People using the crystal form of cocaine called crack can develop what is termed “crack lung”. This is a condition that can develop unless cocaine rehabilitation is sought and has the following symptoms:

  • Discolored or black sputum
  • A deep chesty cough
  • Wheezing sounds from the throat
  • Pain caused by persistent coughing
  • The increased presence of white blood cells
  • Increased body temperature

Brain damage: Cocaine use causes vasoconstriction or tightening of the blood vessels, which reduces the amount of oxygen to the brain and increases the potential for brain damage. There is also a heightened risk of an aneurysm as a result of damage to the veins providing the brain with blood supply. Other risks for the brain from regular cocaine or crack use include the following:

  • Mini-strokes
  • Seizures
  • Reduced brain size or cerebral atrophy
  • Inflammation of the brain’s blood vessels
  • Extremely high fever or hyperpyrexia
  • Changes to brain function including the areas of problem-solving, decision-making, vocabulary, concentration, learning and memory

Regular cocaine abuse also increases the risk of developing early-onset dementia or long-term memory loss that mimics Alzheimer’s.

Gastrointestinal damage: Using cocaine reduces the blood flow around the body and organ systems can be damaged without treatment. The short time side-effects of cocaine abuse such as abdominal pain, loss of appetite and nausea can eventually become more permanent unless the individual quits. Cocaine users are also much more likely to develop painful stomach ulcers or other digestive or gastrointestinal problems.

Liver damage: The longer a person continues to abuse cocaine, the higher the risk is of liver damage. Although the liver is the only regenerative organ in the human body, it is not always possible to treat extensive damage which can lead to serious illness or even death. The risk of chronic liver injury is increased if the individual uses cocaine and alcohol together, which is not uncommon among those abusing the drug.

Cocaine addiction is a chronic illness that can be successfully treated, even when a person has been using for a long time.
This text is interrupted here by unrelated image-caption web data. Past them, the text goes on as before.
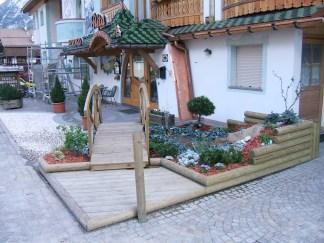 Realizziamo opere in legno di ogni tipo per armonizzare ogni elemento del giardino.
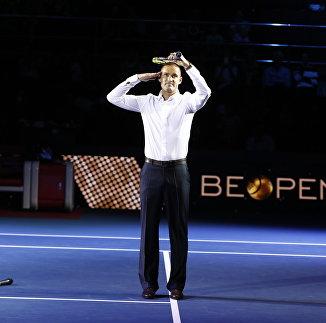 Михаил Южный завершил карьеру теннисиста
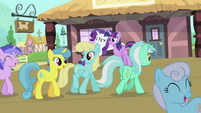 Ponies walking on the train station S4E13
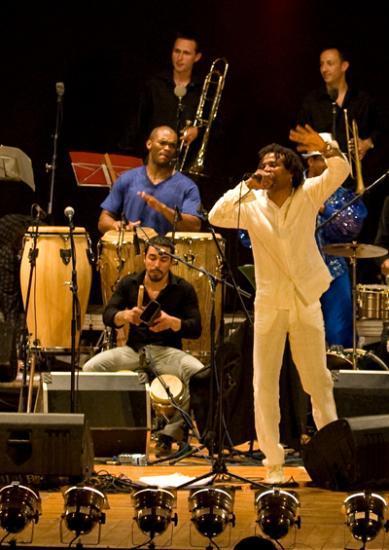 Concert 2009 - Nueva Banda - Olivier Bresler aux Congas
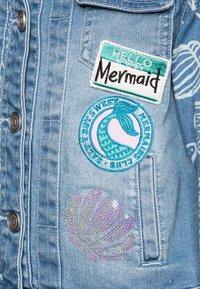 Desigual - CHAQ CEREZAS - Denim jacket - jeans claro - 2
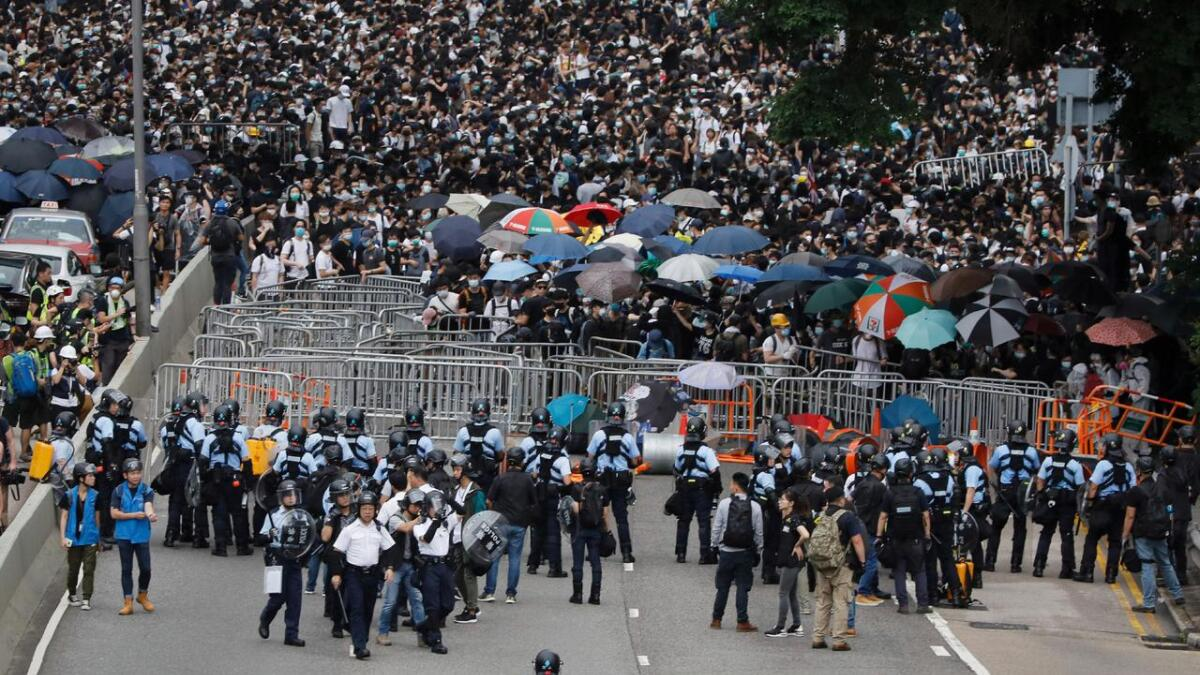 I protest mot utleveringsavtalen med Kina har demonstranter blokkert de to hovedveiene igjennom Hongkong. Flere tusen mennesker har samlet seg i gatene.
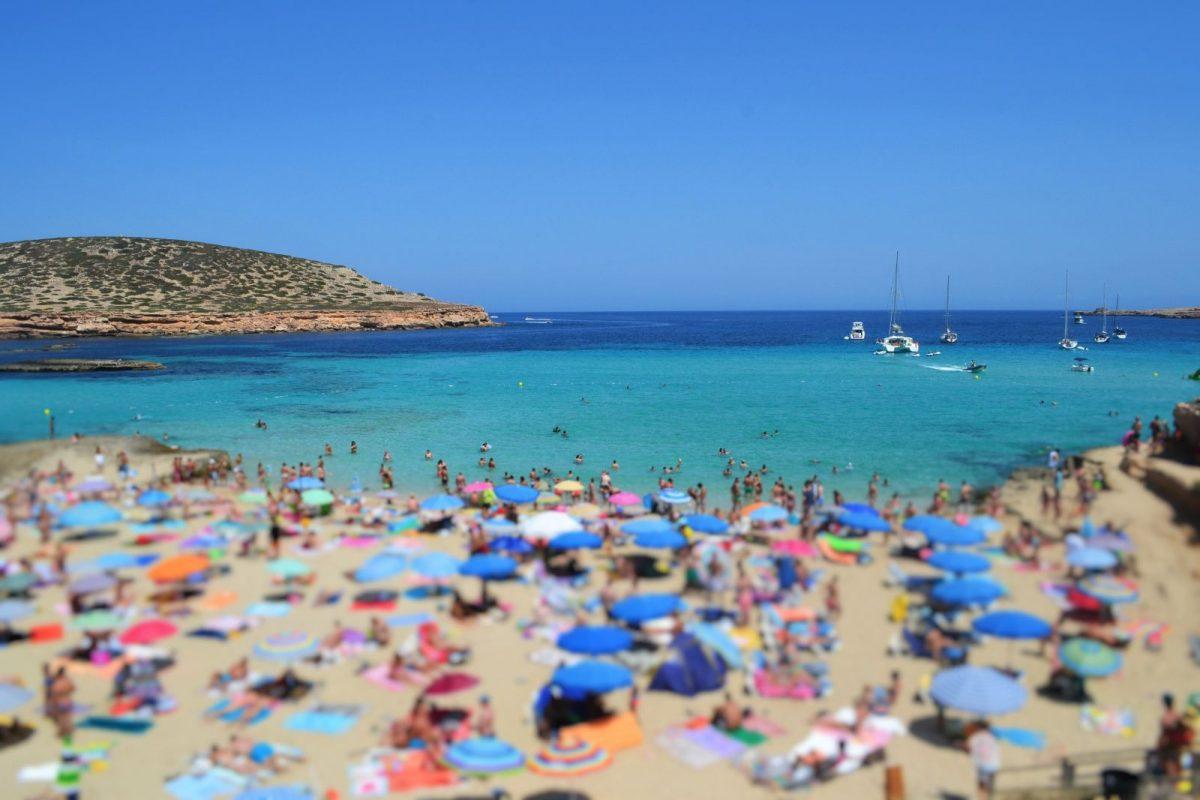Speziell im Sommer ist Formentera überfüllt. Die Bettenbremse soll Abhilfe schaffen.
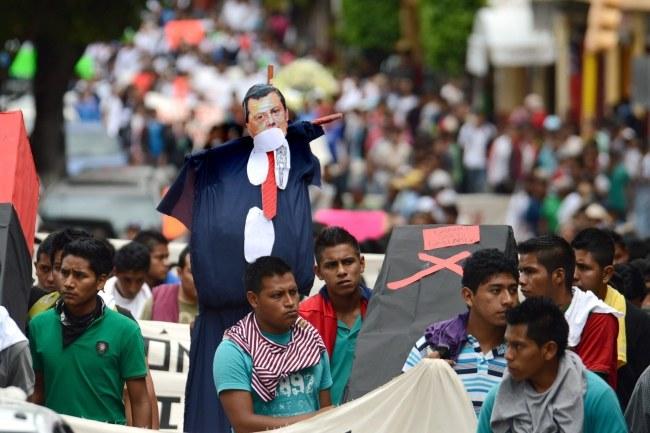 Rodziny zaginionych studentów domagały się podczas wiecu odnalezienia swoich bliskich /Jose Luis de la Cruz /PAP/EPA
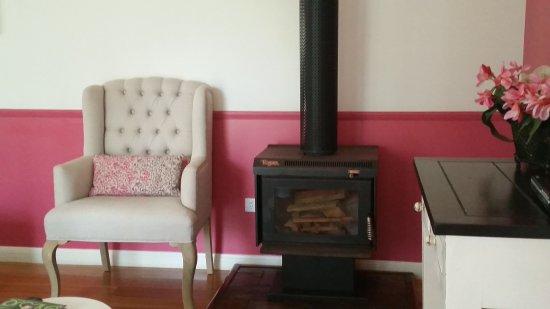 Amytis Gardens Retreat & Spa: winter fireplace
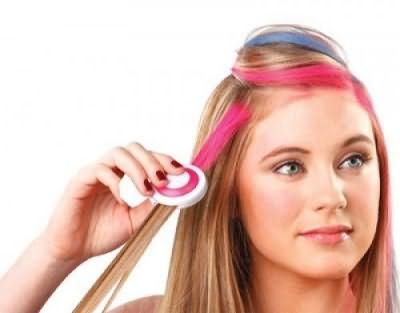 Мелки для макияжа – прекрасное средство, которое поможет осуществить окрашивание прядей волос в яркие цвета.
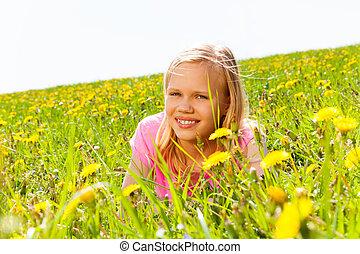 flicka, blomningen, äng, blond, lycklig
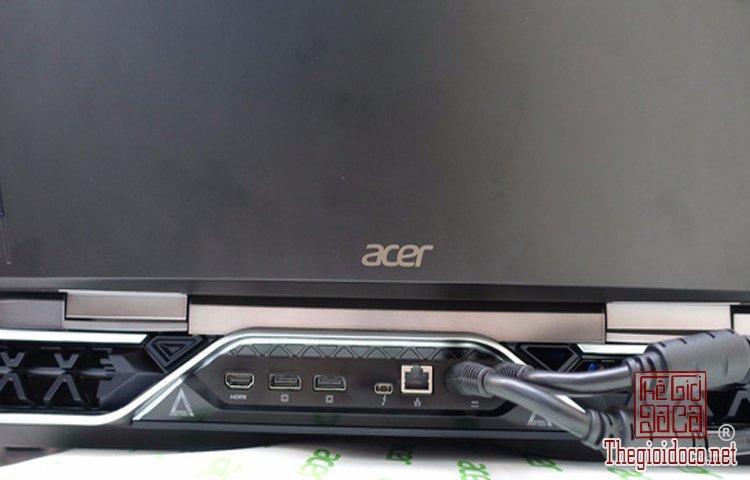 Acer Predator 21X (5).jpg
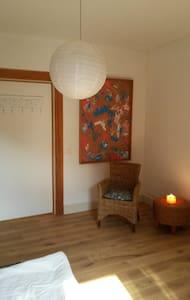 Lovely sunny room in an old villa - Krefeld - House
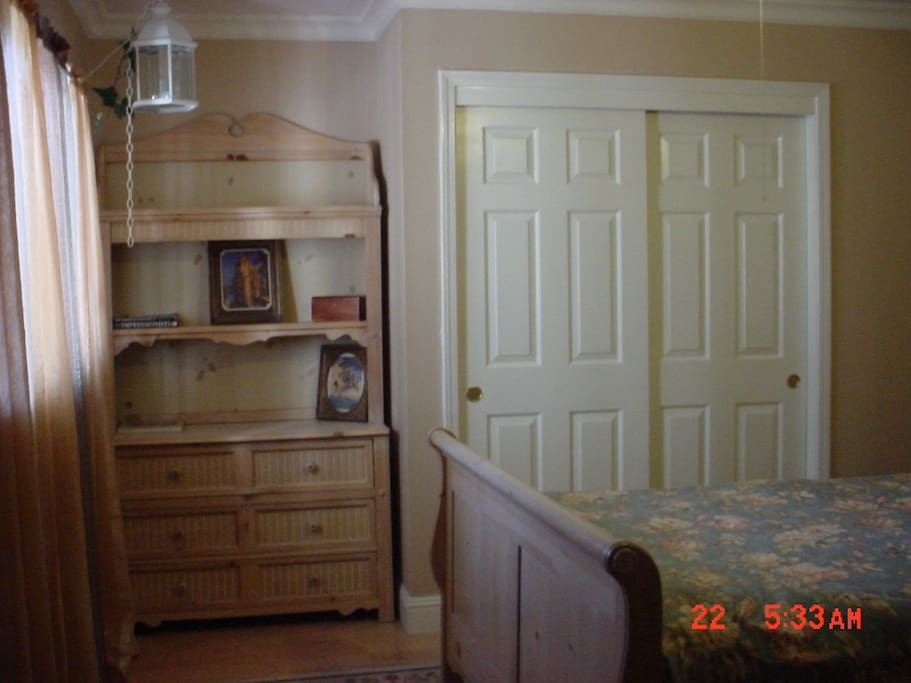 Hutch with dresser drawers/Large closet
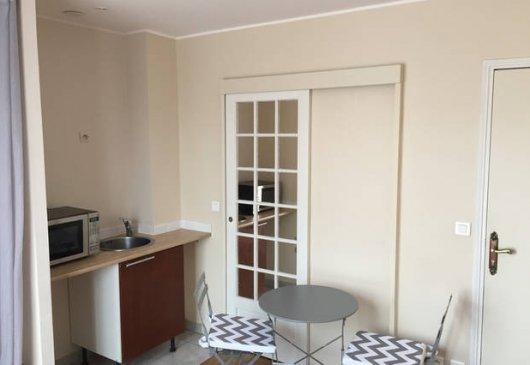 location meubl e courte dur e val d oise table de lit. Black Bedroom Furniture Sets. Home Design Ideas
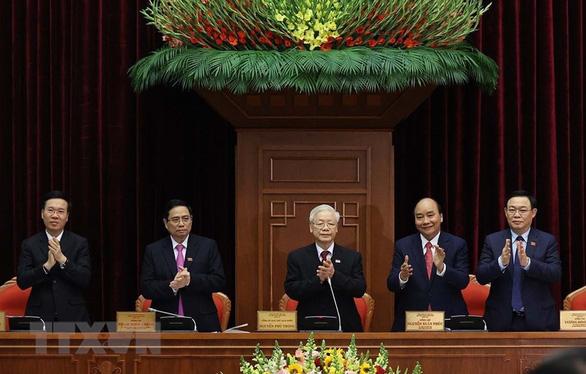 Công bố danh sách Bộ Chính trị và Ban Bí thư khóa XIII - Ảnh 1.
Cocaine rehab centers offer a lifeline to people facing serious health consequences if they continue to abuse drugs and Elevate’s 100% natural holistic policy is a tremendous step in the right direction towards living a drug-free life.

We take considerable time to identify the root causes of substance abuse in each patient passing through our doors. Holistic therapies are used in combination with traditional cocaine rehabilitation treatments to heal the person as a whole, rather than the symptoms of their illness. Successful recovery can be achieved by making changes in the way people think about themselves and educating them on healthier responses to stressful situations.